Las tácticas empleadas por Adrian eran las mismas que Irene había dominado años atrás. La supuesta participación de Quincy en aquellas reyertas carcelarias no eran más que rumores. Incluso si había causado problemas, probablemente fue en defensa propia, llevado al límite por la crueldad de otros. Mientras permaneciera tras las rejas, Adrian tenía la sartén por el mango.
La mirada de Irene se desvió lentamente para encontrarse con la de Adrián. El aire entre ellos crepitaba con una tensión tácita. Entonces, con un movimiento repentino y tembloroso, le quitó el tazón de la mano y la medicina salpicó la alfombra.
Sin inmutarse, Adrian sacó un pañuelo y se limpió las manos con indiferencia. Que se tomara o no la medicina parecía no importarle. «Abuela, ¿me desprecias?»
Las lágrimas brotaron de los ojos de Irene, se acumularon en las comisuras antes de derramarse por sus curtidas mejillas. Se mordió el labio con tanta fuerza que palideció, dividida entre asentir y negarse a condenarlo por completo. El niño que una vez tuvo unos ojos brillantes e inocentes se había convertido en un hombre, endurecido y afilado.
Adrian dijo: «Cuando tenía dieciocho años, el tío Quincy orquestó un plan para quitarme a mi padre. Dos años después, contrató a alguien para que me matara. Utilizó todos los trucos del libro: drogas, veneno, asesinos. Todo lo que pudo para borrarme. Por su culpa, el padre y el hermano de Rebecca murieron. Tú lo sabías todo, pero para no volver a perder a tu hijo, hiciste la vista gorda una y otra vez».
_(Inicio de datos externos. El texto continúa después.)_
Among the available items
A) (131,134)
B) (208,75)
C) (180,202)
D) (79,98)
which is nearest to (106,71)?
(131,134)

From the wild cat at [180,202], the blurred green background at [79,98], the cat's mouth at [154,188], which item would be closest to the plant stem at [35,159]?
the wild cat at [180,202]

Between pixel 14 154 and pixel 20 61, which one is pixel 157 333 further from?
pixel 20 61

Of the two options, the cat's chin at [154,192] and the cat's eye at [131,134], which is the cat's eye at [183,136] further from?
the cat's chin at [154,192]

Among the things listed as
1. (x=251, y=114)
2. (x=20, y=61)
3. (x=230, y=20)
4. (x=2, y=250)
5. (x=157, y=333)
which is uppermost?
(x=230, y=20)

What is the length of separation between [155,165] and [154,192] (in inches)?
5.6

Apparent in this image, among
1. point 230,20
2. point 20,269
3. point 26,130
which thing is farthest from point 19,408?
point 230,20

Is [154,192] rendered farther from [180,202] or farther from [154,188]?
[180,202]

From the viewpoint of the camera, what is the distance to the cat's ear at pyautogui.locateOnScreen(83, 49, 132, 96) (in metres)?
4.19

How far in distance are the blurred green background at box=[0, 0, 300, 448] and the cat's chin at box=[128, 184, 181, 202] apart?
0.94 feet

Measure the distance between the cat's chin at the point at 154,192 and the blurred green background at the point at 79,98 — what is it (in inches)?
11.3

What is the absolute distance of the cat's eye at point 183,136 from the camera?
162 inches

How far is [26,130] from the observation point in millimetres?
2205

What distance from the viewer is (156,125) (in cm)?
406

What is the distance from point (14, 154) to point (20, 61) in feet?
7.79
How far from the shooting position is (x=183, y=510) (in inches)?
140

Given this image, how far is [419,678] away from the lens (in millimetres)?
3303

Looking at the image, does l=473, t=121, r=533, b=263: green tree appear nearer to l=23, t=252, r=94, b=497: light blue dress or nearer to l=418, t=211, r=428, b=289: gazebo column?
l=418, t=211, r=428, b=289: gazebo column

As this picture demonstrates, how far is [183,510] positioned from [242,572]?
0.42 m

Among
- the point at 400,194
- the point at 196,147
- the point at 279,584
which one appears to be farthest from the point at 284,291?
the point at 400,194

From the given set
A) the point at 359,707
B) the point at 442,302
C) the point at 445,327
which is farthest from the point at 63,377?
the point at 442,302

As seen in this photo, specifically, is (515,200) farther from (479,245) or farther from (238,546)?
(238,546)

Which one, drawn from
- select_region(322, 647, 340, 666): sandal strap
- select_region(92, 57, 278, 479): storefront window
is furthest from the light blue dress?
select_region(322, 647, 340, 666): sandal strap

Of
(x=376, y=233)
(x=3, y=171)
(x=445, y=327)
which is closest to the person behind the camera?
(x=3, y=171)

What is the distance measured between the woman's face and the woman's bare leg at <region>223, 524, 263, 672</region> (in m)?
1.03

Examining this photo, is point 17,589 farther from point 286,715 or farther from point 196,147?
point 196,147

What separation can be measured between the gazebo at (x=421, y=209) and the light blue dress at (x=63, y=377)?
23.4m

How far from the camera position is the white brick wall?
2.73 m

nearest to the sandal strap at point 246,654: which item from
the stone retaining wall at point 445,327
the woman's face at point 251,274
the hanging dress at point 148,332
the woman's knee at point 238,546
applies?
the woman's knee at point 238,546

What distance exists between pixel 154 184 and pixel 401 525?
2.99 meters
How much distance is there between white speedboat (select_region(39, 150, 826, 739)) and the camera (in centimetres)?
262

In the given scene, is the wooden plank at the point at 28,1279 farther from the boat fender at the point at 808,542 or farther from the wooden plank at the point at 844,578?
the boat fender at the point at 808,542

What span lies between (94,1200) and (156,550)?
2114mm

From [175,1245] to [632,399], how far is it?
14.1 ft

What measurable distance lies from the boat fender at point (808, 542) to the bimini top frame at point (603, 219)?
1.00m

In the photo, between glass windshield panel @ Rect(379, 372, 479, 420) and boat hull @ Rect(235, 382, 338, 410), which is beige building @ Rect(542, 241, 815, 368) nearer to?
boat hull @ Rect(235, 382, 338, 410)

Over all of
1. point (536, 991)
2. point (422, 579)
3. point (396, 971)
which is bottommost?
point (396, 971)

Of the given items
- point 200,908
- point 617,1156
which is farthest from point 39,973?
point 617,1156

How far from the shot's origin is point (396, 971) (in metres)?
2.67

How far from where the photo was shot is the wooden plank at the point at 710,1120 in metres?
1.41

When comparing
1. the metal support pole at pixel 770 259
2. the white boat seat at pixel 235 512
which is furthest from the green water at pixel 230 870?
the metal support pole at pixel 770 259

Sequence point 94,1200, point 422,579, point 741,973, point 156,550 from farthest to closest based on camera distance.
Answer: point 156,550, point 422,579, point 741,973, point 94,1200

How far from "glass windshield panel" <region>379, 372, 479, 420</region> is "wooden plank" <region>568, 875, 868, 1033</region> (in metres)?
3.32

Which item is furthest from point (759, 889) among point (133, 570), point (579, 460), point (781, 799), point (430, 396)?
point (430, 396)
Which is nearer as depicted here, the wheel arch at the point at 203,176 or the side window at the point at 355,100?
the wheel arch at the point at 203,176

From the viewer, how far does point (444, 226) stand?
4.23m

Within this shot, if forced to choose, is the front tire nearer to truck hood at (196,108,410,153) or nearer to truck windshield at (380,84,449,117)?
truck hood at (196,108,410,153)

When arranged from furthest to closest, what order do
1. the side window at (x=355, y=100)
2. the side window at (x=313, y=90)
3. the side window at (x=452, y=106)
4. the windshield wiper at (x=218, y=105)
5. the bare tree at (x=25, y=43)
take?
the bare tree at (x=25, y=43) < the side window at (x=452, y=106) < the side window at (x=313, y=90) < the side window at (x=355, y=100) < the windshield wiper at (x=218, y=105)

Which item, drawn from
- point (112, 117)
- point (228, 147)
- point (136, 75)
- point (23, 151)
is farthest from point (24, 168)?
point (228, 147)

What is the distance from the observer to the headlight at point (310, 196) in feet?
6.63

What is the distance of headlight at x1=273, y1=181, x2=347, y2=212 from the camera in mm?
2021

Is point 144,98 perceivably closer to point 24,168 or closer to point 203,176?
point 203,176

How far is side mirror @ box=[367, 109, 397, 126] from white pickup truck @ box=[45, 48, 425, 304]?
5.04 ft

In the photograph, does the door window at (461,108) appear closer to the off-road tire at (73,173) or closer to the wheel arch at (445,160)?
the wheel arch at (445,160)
Irene cerró los ojos, el peso de la culpa la aplastaba. Sacudió la cabeza, rogándole en silencio que parara. Todo era culpa suya.
«Y luego», continuó Adrian, «me obligaste a casarme con Joelle. Me hiciste acostarme con ella, una y otra vez, contra mi voluntad. Ahora, mira donde estamos. ¿Todavía crees que tus decisiones fueron correctas?»
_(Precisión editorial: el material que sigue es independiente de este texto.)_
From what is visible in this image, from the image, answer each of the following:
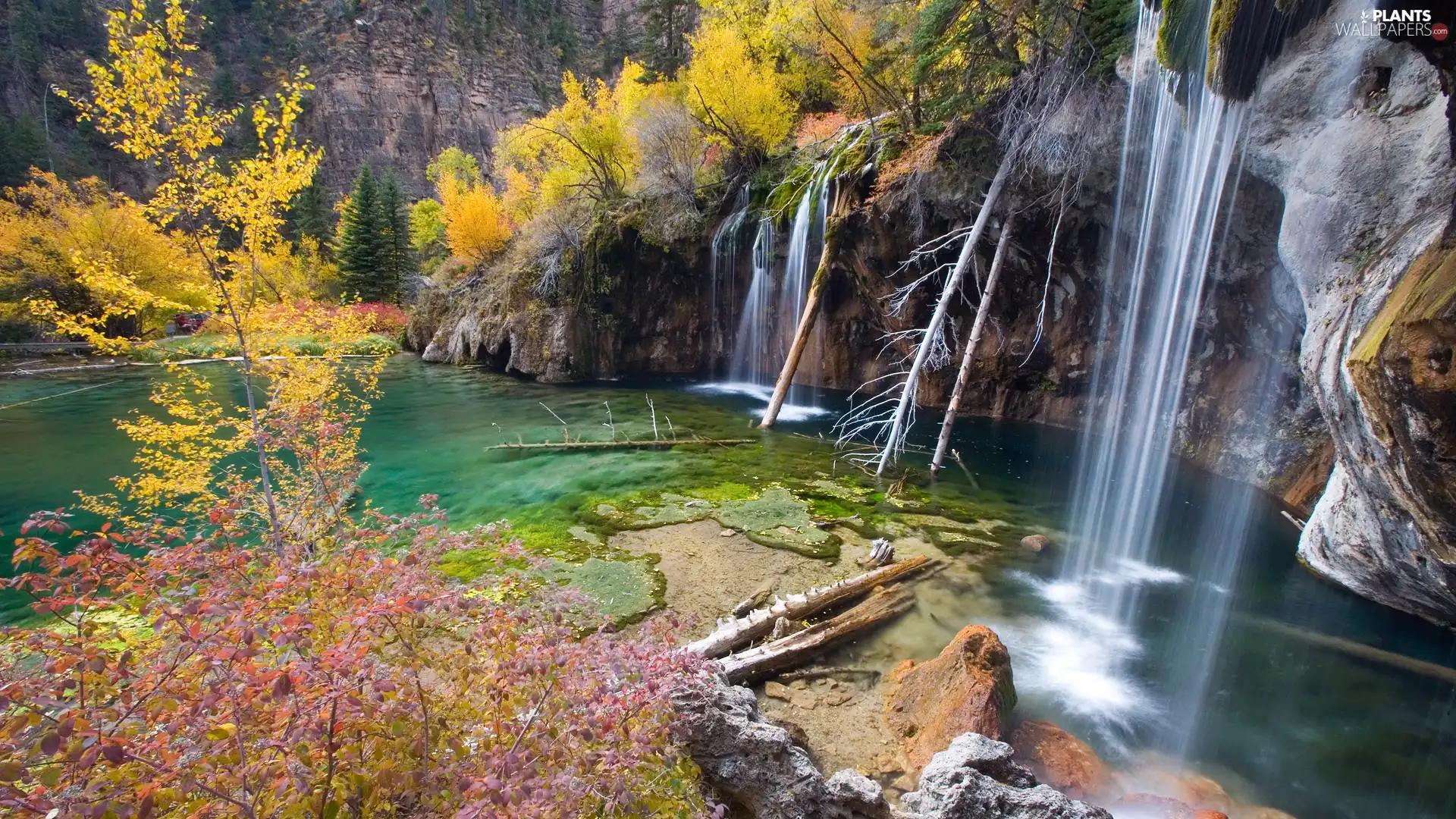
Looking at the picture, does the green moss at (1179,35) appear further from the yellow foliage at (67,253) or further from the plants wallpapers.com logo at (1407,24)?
the yellow foliage at (67,253)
Los ojos de Irene se abrieron de golpe, las lágrimas corrían sin control por su rostro. «Adrián, en el fondo, tú y tu madre deseáis que me muera, ¿verdad?».
Adrian cogió dos pañuelos y se secó las lágrimas con la misma frialdad que había mostrado antes. «Te equivocas, abuela. Mi madre y yo nunca te hemos odiado. A pesar de todo, sigues siendo mi abuela, alguien a quien respeto. Me enseñaste a desenvolverme en el mundo de los negocios, a sobrevivir en él. Nunca lo olvidaré». Su voz se suavizó, su cabeza se inclinó ligeramente mientras hablaba. «Entonces, abuela, ¿no es hora de que me des lo que merezco?».